■ **Work instructions**
All of the data should be restated exactly as it stands.

[Dataset entries]
* * * *

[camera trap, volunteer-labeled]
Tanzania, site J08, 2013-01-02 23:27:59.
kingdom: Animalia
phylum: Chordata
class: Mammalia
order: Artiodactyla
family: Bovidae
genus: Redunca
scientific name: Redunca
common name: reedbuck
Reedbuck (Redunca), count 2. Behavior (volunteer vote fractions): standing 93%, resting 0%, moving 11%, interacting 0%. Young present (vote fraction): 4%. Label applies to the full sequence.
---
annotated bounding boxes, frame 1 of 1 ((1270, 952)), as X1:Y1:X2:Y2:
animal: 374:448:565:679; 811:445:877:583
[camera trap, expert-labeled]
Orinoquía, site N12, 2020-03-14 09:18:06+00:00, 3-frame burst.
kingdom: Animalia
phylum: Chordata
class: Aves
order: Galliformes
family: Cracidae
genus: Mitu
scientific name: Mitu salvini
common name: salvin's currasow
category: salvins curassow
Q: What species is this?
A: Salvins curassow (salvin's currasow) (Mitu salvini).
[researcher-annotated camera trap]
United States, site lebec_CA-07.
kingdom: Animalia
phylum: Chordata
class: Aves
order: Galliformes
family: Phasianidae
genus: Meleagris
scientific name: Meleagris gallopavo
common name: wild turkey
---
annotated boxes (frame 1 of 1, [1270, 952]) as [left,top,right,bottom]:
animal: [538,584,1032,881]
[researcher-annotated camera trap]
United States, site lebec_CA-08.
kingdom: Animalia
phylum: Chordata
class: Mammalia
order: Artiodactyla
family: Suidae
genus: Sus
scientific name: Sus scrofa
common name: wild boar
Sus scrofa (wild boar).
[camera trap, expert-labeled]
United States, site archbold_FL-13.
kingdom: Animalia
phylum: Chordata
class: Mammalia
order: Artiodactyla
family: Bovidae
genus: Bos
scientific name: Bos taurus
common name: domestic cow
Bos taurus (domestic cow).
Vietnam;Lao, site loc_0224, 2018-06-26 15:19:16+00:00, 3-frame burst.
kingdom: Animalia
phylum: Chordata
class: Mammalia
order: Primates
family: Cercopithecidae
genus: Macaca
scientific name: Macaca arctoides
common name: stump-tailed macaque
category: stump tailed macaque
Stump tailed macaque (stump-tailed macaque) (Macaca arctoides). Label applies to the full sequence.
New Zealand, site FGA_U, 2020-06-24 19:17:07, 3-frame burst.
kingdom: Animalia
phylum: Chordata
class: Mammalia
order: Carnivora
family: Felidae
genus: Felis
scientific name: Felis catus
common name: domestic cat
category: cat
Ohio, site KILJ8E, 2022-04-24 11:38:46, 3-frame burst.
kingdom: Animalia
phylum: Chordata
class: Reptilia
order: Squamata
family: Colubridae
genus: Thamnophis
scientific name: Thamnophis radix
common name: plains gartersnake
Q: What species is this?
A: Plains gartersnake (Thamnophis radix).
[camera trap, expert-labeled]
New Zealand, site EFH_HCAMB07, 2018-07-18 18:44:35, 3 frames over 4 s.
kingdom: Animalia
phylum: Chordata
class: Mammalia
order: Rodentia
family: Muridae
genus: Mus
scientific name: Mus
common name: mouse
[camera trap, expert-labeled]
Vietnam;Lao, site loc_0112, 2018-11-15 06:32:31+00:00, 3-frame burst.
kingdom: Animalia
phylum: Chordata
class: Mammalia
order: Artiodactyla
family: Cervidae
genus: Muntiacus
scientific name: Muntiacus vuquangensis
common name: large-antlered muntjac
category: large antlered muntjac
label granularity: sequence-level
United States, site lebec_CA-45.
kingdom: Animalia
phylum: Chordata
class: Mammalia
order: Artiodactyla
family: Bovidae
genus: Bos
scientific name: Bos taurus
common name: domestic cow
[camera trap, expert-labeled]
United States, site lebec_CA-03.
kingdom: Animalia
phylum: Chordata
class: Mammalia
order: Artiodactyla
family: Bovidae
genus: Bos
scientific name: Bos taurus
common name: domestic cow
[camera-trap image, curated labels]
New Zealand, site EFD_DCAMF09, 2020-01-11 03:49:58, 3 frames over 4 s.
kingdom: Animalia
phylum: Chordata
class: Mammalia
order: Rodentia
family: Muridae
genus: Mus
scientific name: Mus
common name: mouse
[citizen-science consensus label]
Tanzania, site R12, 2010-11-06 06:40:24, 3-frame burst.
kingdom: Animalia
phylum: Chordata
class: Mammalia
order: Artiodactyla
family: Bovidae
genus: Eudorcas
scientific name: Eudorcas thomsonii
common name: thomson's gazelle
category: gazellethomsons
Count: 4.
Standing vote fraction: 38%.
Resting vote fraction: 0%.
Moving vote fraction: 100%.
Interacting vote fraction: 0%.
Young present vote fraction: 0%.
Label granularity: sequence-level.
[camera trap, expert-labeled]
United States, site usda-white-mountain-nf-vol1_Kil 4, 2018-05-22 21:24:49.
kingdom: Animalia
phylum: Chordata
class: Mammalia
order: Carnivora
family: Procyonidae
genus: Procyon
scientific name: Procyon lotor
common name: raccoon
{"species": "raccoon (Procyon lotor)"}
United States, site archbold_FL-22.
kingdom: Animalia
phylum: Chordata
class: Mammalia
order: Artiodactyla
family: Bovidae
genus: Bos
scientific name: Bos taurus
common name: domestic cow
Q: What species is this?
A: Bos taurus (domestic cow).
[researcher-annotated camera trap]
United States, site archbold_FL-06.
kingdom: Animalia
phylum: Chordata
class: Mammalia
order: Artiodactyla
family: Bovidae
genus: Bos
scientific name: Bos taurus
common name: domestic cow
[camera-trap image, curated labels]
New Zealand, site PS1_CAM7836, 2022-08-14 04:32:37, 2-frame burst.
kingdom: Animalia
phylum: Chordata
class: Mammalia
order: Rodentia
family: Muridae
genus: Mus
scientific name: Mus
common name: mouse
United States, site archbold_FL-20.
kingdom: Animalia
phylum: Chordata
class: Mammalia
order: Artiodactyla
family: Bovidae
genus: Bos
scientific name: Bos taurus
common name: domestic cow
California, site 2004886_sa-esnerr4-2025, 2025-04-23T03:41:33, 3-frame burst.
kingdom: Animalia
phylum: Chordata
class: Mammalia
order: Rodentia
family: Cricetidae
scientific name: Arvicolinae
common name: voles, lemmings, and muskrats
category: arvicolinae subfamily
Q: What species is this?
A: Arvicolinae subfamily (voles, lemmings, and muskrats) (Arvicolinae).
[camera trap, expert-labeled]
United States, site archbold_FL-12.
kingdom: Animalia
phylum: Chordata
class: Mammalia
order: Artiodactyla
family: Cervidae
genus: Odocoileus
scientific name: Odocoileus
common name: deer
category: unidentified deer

* * * *

■ **Task solution**
[camera trap, volunteer-labeled]
Tanzania, site J08, 2013-01-02 23:27:59.
kingdom: Animalia
phylum: Chordata
class: Mammalia
order: Artiodactyla
family: Bovidae
genus: Redunca
scientific name: Redunca
common name: reedbuck
Reedbuck (Redunca), count 2. Behavior (volunteer vote fractions): standing 93%, resting 0%, moving 11%, interacting 0%. Young present (vote fraction): 4%. Label applies to the full sequence.
---
annotated bounding boxes, frame 1 of 1 ((1270, 952)), as X1:Y1:X2:Y2:
animal: 374:448:565:679; 811:445:877:583
[camera trap, expert-labeled]
Orinoquía, site N12, 2020-03-14 09:18:06+00:00, 3-frame burst.
kingdom: Animalia
phylum: Chordata
class: Aves
order: Galliformes
family: Cracidae
genus: Mitu
scientific name: Mitu salvini
common name: salvin's currasow
category: salvins curassow
Q: What species is this?
A: Salvins curassow (salvin's currasow) (Mitu salvini).
[researcher-annotated camera trap]
United States, site lebec_CA-07.
kingdom: Animalia
phylum: Chordata
class: Aves
order: Galliformes
family: Phasianidae
genus: Meleagris
scientific name: Meleagris gallopavo
common name: wild turkey
---
annotated boxes (frame 1 of 1, [1270, 952]) as [left,top,right,bottom]:
animal: [538,584,1032,881]
[researcher-annotated camera trap]
United States, site lebec_CA-08.
kingdom: Animalia
phylum: Chordata
class: Mammalia
order: Artiodactyla
family: Suidae
genus: Sus
scientific name: Sus scrofa
common name: wild boar
Sus scrofa (wild boar).
[camera trap, expert-labeled]
United States, site archbold_FL-13.
kingdom: Animalia
phylum: Chordata
class: Mammalia
order: Artiodactyla
family: Bovidae
genus: Bos
scientific name: Bos taurus
common name: domestic cow
Bos taurus (domestic cow).
Vietnam;Lao, site loc_0224, 2018-06-26 15:19:16+00:00, 3-frame burst.
kingdom: Animalia
phylum: Chordata
class: Mammalia
order: Primates
family: Cercopithecidae
genus: Macaca
scientific name: Macaca arctoides
common name: stump-tailed macaque
category: stump tailed macaque
Stump tailed macaque (stump-tailed macaque) (Macaca arctoides). Label applies to the full sequence.
New Zealand, site FGA_U, 2020-06-24 19:17:07, 3-frame burst.
kingdom: Animalia
phylum: Chordata
class: Mammalia
order: Carnivora
family: Felidae
genus: Felis
scientific name: Felis catus
common name: domestic cat
category: cat
Ohio, site KILJ8E, 2022-04-24 11:38:46, 3-frame burst.
kingdom: Animalia
phylum: Chordata
class: Reptilia
order: Squamata
family: Colubridae
genus: Thamnophis
scientific name: Thamnophis radix
common name: plains gartersnake
Q: What species is this?
A: Plains gartersnake (Thamnophis radix).
[camera trap, expert-labeled]
New Zealand, site EFH_HCAMB07, 2018-07-18 18:44:35, 3 frames over 4 s.
kingdom: Animalia
phylum: Chordata
class: Mammalia
order: Rodentia
family: Muridae
genus: Mus
scientific name: Mus
common name: mouse
[camera trap, expert-labeled]
Vietnam;Lao, site loc_0112, 2018-11-15 06:32:31+00:00, 3-frame burst.
kingdom: Animalia
phylum: Chordata
class: Mammalia
order: Artiodactyla
family: Cervidae
genus: Muntiacus
scientific name: Muntiacus vuquangensis
common name: large-antlered muntjac
category: large antlered muntjac
label granularity: sequence-level
United States, site lebec_CA-45.
kingdom: Animalia
phylum: Chordata
class: Mammalia
order: Artiodactyla
family: Bovidae
genus: Bos
scientific name: Bos taurus
common name: domestic cow
[camera trap, expert-labeled]
United States, site lebec_CA-03.
kingdom: Animalia
phylum: Chordata
class: Mammalia
order: Artiodactyla
family: Bovidae
genus: Bos
scientific name: Bos taurus
common name: domestic cow
[camera-trap image, curated labels]
New Zealand, site EFD_DCAMF09, 2020-01-11 03:49:58, 3 frames over 4 s.
kingdom: Animalia
phylum: Chordata
class: Mammalia
order: Rodentia
family: Muridae
genus: Mus
scientific name: Mus
common name: mouse
[citizen-science consensus label]
Tanzania, site R12, 2010-11-06 06:40:24, 3-frame burst.
kingdom: Animalia
phylum: Chordata
class: Mammalia
order: Artiodactyla
family: Bovidae
genus: Eudorcas
scientific name: Eudorcas thomsonii
common name: thomson's gazelle
category: gazellethomsons
Count: 4.
Standing vote fraction: 38%.
Resting vote fraction: 0%.
Moving vote fraction: 100%.
Interacting vote fraction: 0%.
Young present vote fraction: 0%.
Label granularity: sequence-level.
[camera trap, expert-labeled]
United States, site usda-white-mountain-nf-vol1_Kil 4, 2018-05-22 21:24:49.
kingdom: Animalia
phylum: Chordata
class: Mammalia
order: Carnivora
family: Procyonidae
genus: Procyon
scientific name: Procyon lotor
common name: raccoon
{"species": "raccoon (Procyon lotor)"}
United States, site archbold_FL-22.
kingdom: Animalia
phylum: Chordata
class: Mammalia
order: Artiodactyla
family: Bovidae
genus: Bos
scientific name: Bos taurus
common name: domestic cow
Q: What species is this?
A: Bos taurus (domestic cow).
[researcher-annotated camera trap]
United States, site archbold_FL-06.
kingdom: Animalia
phylum: Chordata
class: Mammalia
order: Artiodactyla
family: Bovidae
genus: Bos
scientific name: Bos taurus
common name: domestic cow
[camera-trap image, curated labels]
New Zealand, site PS1_CAM7836, 2022-08-14 04:32:37, 2-frame burst.
kingdom: Animalia
phylum: Chordata
class: Mammalia
order: Rodentia
family: Muridae
genus: Mus
scientific name: Mus
common name: mouse
United States, site archbold_FL-20.
kingdom: Animalia
phylum: Chordata
class: Mammalia
order: Artiodactyla
family: Bovidae
genus: Bos
scientific name: Bos taurus
common name: domestic cow
California, site 2004886_sa-esnerr4-2025, 2025-04-23T03:41:33, 3-frame burst.
kingdom: Animalia
phylum: Chordata
class: Mammalia
order: Rodentia
family: Cricetidae
scientific name: Arvicolinae
common name: voles, lemmings, and muskrats
category: arvicolinae subfamily
Q: What species is this?
A: Arvicolinae subfamily (voles, lemmings, and muskrats) (Arvicolinae).
[camera trap, expert-labeled]
United States, site archbold_FL-12.
kingdom: Animalia
phylum: Chordata
class: Mammalia
order: Artiodactyla
family: Cervidae
genus: Odocoileus
scientific name: Odocoileus
common name: deer
category: unidentified deer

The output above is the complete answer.